"There is a debt of service due from every man to his country, proportioned to the bounties which nature and fortune have measured to him."
Thomas Jefferson wrote these words 20 years after he wrote the Declaration of Independence, whose 240th anniversary we celebrate on this Fourth of July. They were part of an odd letter to his friend and fellow signer of the Declaration, Edward Rutledge of South Carolina.
Jefferson was writing to order 20 bushels of black-eyed peas from Rutledge's farm, but he went on to protest the abuse visited on those in public service. This was a man who had just been elected vice president and who, four years later, would be elected to the first of two terms as president after helping to heap abuse on his old friend John Adams.
But he wanted Rutledge to understand he wasn't seeking power; he was in public life only because he had a debt of service.
On the nation's 240th birthday, "debt of service" is no longer a universally embraced concept. Many Americans skate by. Roughly 40 percent of eligible voters don't show for presidential elections. Far fewer show up for off-year elections and local elections.
Only 1 in 14 of us has ever served in the military. Police officers, firefighters and other first responders pay their debt of service.

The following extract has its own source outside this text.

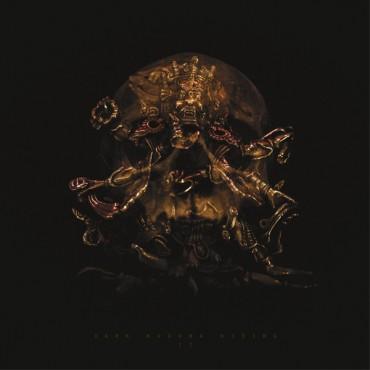 Dark Buddha Rising - II // LP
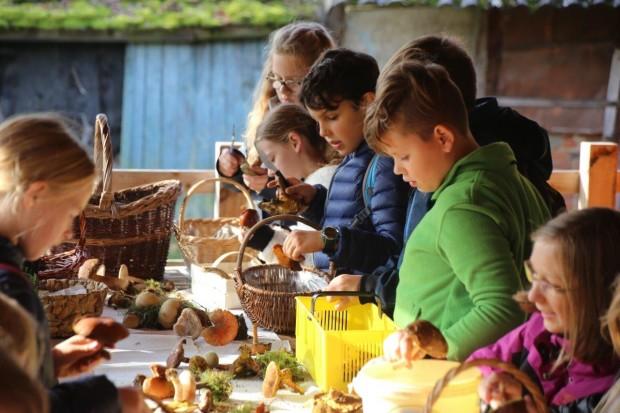 IMG 7508 620x413 Pilze im Naturpark suchen lernen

So do elected officials, though too many of them see public service as a means of personal enrichment. They deserve the abuse that Jefferson spoke of.
Complaining about taxes has become a national pastime. Some of those on whom nature and fortune have bestowed the most bounty don't pay taxes at all and stash their money overseas.
Poll after poll shows a staggering lack of knowledge of civic affairs. Newspaper readership is down and so are audiences for TV and radio news. Microsoft estimates that a mere 4 percent of web users pay active attention to news sites — which is doubly troubling when matched with the numbers of presumably uninformed voters participating in elections.
Democracy can't work if its citizens don't pay attention. Demagogues and plutocrats will take advantage. False narratives can have disastrous consequences. See the Brexit election in Great Britain. That result was foreshadowed in April when an online survey found Britons eager to name a $300 million polar research vessel "Boaty McBoatface." Rue, Britannia.
Patriots pay attention. They don't take their country for granted or treat participation as a joke.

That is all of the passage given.